── Fragmento proporcionado
Trabajar bien en un restaurante se recompensa de varias formas. Uno recibe un aumento de sueldo, asciende en la jerarquía y, lo mejor de todo, lo envían a tomar un curso práctico en otro restaurante, donde uno aprende técnicas nuevas y perfecciona sus habilidades. Luego de un año de trabajo en el Belle Avenue me trasladé a Interlaken, Suiza, para realizar una práctica de seis meses en el Hotel Victoria-Jungfrau.
Allí conocí al famoso chef Erwin Léo Stocker, quien me asignó al huerto. En vez de cocinar, mi trabajo era recoger verduras. No era el sitio donde quería estar, pero eso no me impedía disfrutar la tarea. Recogía papas, zanahorias, ruibarbo y legumbres, y creo que lo hacía muy bien porque al cabo de una semana me nombraron preparador de entradas: sopas, platos de verduras y huevos.
────
**Problema 1**: Reproduce al pie de la letra el tramo del fragmento que va desde "Trabajar bien en" hasta "verduras y huevos.".
**Problema 2**:
Responde según el fragmento:
(a) ¿Cuánto tiempo trabajó quien narra en el Belle Avenue antes de trasladarse a Interlaken?
(b) ¿Cuánto duraba la práctica en el Hotel Victoria-Jungfrau?
(c) ¿Qué puesto le dieron al cabo de una semana en el huerto?
── Extractos de datos
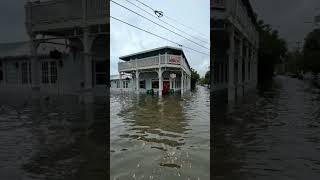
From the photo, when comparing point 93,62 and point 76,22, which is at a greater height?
point 76,22

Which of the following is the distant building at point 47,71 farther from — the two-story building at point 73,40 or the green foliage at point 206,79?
the green foliage at point 206,79

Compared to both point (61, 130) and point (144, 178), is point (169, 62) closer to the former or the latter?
point (144, 178)

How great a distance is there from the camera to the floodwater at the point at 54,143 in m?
2.89

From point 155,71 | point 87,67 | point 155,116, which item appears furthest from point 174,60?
point 87,67

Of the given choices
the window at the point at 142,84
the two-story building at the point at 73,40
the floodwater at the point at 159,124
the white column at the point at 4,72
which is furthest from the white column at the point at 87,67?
the white column at the point at 4,72

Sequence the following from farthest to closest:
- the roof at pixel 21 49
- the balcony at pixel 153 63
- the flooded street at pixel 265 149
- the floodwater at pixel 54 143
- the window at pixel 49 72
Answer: the flooded street at pixel 265 149 → the floodwater at pixel 54 143 → the window at pixel 49 72 → the roof at pixel 21 49 → the balcony at pixel 153 63

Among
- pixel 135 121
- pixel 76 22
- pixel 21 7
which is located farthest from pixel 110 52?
pixel 21 7

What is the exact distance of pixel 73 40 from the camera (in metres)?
1.91

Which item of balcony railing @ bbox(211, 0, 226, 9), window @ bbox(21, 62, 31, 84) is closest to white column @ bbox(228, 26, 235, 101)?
balcony railing @ bbox(211, 0, 226, 9)

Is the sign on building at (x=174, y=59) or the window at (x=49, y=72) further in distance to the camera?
the window at (x=49, y=72)

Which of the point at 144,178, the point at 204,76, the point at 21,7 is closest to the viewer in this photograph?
the point at 204,76

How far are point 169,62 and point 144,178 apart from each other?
957 millimetres

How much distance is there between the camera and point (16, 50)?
2.87 metres

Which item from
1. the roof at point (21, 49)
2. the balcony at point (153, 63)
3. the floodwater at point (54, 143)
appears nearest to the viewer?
the balcony at point (153, 63)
────
**Tu respuesta 1**:
Trabajar bien en un restaurante se recompensa de varias formas. Uno recibe un aumento de sueldo, asciende en la jerarquía y, lo mejor de todo, lo envían a tomar un curso práctico en otro restaurante, donde uno aprende técnicas nuevas y perfecciona sus habilidades. Luego de un año de trabajo en el Belle Avenue me trasladé a Interlaken, Suiza, para realizar una práctica de seis meses en el Hotel Victoria-Jungfrau.
Allí conocí al famoso chef Erwin Léo Stocker, quien me asignó al huerto. En vez de cocinar, mi trabajo era recoger verduras. No era el sitio donde quería estar, pero eso no me impedía disfrutar la tarea. Recogía papas, zanahorias, ruibarbo y legumbres, y creo que lo hacía muy bien porque al cabo de una semana me nombraron preparador de entradas: sopas, platos de verduras y huevos.

**Tu respuesta 2**:
(a) Un año.
(b) Seis meses.
(c) Preparador de entradas: sopas, platos de verduras y huevos.